== YOUR INSTRUCTIONS ==
Copy the records below word for word. Stop after the line that contains "common name: plains zebra".

== DATA IN THIS EXERCISE ==
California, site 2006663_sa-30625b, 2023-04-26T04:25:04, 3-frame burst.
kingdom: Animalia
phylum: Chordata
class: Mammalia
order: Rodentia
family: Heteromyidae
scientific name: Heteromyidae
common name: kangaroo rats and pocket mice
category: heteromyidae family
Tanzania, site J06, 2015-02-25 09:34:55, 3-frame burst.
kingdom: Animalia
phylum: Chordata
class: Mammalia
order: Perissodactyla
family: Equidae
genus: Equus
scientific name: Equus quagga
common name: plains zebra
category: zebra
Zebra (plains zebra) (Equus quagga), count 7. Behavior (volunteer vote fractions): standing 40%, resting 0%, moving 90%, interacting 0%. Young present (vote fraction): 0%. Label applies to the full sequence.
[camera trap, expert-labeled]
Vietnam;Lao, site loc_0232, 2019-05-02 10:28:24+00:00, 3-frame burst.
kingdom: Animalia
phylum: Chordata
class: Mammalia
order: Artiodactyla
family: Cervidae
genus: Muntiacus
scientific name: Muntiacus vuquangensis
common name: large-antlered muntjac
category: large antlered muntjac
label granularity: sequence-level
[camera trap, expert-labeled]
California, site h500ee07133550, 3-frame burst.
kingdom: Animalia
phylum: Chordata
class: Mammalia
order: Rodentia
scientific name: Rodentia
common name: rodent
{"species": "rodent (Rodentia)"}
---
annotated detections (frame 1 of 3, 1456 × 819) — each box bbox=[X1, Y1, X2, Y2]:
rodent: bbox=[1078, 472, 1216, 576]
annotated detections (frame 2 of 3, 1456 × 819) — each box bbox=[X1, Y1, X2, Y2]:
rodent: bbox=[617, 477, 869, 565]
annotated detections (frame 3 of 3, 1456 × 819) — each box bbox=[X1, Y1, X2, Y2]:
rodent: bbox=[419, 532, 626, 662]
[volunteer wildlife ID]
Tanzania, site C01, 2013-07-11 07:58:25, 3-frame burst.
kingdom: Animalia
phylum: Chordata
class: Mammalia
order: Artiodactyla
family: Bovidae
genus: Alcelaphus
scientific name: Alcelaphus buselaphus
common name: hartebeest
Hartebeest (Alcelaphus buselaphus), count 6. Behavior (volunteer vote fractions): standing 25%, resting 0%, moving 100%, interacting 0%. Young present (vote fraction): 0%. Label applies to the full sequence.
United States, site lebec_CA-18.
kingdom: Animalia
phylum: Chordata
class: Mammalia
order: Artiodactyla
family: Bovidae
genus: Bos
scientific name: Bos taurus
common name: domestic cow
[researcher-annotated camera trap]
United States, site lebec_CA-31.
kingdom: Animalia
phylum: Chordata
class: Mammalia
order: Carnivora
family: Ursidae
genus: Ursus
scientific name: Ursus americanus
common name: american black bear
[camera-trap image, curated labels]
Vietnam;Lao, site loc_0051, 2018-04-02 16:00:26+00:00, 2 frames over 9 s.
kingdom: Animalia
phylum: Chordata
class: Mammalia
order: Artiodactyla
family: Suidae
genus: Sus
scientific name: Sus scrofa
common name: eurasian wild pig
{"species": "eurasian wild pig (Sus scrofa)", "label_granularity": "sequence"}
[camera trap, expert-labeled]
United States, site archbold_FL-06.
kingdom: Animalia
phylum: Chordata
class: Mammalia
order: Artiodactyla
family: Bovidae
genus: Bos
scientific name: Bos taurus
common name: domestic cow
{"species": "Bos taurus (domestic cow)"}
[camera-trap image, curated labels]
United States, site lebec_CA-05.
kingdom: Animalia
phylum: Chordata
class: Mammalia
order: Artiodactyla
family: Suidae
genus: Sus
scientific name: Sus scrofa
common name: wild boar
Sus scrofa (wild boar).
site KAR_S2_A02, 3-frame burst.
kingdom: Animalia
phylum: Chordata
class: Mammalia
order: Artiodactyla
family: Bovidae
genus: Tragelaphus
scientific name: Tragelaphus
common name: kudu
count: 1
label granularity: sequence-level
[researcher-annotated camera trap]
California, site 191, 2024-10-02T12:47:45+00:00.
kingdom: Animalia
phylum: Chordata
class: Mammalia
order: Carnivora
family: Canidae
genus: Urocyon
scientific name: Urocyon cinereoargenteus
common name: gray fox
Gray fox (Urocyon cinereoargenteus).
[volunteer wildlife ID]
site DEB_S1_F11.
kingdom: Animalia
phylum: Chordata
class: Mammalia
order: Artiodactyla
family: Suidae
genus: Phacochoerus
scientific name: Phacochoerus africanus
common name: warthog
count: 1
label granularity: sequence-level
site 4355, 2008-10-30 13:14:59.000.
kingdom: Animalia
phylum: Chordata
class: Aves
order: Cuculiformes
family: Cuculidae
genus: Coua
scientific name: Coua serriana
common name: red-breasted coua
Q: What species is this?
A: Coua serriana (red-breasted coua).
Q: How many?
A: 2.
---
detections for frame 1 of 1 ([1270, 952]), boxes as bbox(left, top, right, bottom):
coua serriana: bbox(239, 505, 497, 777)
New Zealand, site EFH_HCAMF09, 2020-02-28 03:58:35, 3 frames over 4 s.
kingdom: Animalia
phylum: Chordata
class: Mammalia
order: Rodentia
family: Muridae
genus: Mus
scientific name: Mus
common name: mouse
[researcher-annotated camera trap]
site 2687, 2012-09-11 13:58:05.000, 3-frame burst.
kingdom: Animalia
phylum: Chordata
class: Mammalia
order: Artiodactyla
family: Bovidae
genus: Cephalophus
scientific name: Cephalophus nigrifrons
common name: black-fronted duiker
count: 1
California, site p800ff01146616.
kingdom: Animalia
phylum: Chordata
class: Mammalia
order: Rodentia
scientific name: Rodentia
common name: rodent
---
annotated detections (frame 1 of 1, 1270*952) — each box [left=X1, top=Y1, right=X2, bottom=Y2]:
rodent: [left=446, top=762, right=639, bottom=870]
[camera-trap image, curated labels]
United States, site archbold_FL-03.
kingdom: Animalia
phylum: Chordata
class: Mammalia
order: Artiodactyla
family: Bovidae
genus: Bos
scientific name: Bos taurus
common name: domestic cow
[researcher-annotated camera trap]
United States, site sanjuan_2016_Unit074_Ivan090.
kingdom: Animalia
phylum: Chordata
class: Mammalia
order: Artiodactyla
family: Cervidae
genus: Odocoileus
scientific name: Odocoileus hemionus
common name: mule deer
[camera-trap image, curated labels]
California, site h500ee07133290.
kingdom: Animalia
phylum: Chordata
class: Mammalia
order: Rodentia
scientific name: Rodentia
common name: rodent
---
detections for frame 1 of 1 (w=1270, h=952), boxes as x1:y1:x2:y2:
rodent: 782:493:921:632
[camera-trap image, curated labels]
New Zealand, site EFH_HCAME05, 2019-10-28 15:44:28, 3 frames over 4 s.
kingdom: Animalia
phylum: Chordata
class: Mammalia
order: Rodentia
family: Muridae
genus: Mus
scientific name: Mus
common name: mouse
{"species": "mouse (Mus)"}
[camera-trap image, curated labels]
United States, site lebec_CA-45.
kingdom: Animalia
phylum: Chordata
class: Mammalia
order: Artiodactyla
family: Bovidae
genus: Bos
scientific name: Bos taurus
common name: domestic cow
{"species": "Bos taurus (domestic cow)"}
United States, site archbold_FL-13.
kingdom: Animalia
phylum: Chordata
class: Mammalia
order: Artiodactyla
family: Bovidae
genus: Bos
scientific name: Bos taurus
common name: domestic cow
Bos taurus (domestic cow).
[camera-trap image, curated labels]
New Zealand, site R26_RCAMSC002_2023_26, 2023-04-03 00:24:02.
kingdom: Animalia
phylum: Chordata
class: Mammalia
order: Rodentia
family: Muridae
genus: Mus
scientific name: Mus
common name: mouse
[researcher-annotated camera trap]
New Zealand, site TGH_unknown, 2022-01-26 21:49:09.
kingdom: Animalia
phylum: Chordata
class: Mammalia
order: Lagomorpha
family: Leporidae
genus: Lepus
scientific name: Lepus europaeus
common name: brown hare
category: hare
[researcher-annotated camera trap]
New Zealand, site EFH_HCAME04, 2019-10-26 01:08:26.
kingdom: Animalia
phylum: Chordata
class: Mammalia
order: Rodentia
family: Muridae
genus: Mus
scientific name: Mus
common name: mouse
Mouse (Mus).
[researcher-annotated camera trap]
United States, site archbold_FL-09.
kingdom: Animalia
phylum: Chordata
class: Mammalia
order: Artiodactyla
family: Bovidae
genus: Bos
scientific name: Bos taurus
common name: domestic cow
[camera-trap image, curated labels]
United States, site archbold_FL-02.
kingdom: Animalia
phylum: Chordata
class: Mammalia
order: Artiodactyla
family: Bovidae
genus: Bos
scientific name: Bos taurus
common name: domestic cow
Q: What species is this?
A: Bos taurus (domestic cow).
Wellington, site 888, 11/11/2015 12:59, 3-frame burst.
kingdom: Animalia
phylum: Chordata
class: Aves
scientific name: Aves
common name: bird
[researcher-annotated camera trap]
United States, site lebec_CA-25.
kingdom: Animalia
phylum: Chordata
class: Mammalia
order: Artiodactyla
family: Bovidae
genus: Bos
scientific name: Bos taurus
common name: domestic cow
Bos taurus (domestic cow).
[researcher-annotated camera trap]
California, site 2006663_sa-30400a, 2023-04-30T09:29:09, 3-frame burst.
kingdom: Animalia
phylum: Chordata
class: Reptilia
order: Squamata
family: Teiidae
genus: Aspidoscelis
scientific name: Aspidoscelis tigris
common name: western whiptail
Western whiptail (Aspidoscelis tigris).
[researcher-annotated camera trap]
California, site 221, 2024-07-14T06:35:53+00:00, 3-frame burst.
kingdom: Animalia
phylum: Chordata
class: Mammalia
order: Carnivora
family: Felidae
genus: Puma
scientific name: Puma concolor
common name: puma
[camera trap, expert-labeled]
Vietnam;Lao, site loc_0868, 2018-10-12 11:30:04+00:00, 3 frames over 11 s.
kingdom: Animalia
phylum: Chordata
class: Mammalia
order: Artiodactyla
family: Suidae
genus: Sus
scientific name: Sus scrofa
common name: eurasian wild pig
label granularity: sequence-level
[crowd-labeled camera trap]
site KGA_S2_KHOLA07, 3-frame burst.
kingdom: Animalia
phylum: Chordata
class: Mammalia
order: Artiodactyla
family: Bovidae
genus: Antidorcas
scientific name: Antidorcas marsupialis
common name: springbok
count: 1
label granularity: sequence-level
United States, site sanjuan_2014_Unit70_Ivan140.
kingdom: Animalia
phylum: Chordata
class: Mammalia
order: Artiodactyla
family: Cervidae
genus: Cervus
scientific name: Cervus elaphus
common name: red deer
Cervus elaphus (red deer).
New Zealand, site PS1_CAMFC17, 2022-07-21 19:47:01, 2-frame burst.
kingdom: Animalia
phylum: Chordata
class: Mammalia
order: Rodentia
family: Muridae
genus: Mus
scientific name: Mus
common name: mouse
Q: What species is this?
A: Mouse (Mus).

== SOLUTION TO THE EXERCISE ==
California, site 2006663_sa-30625b, 2023-04-26T04:25:04, 3-frame burst.
kingdom: Animalia
phylum: Chordata
class: Mammalia
order: Rodentia
family: Heteromyidae
scientific name: Heteromyidae
common name: kangaroo rats and pocket mice
category: heteromyidae family
Tanzania, site J06, 2015-02-25 09:34:55, 3-frame burst.
kingdom: Animalia
phylum: Chordata
class: Mammalia
order: Perissodactyla
family: Equidae
genus: Equus
scientific name: Equus quagga
common name: plains zebra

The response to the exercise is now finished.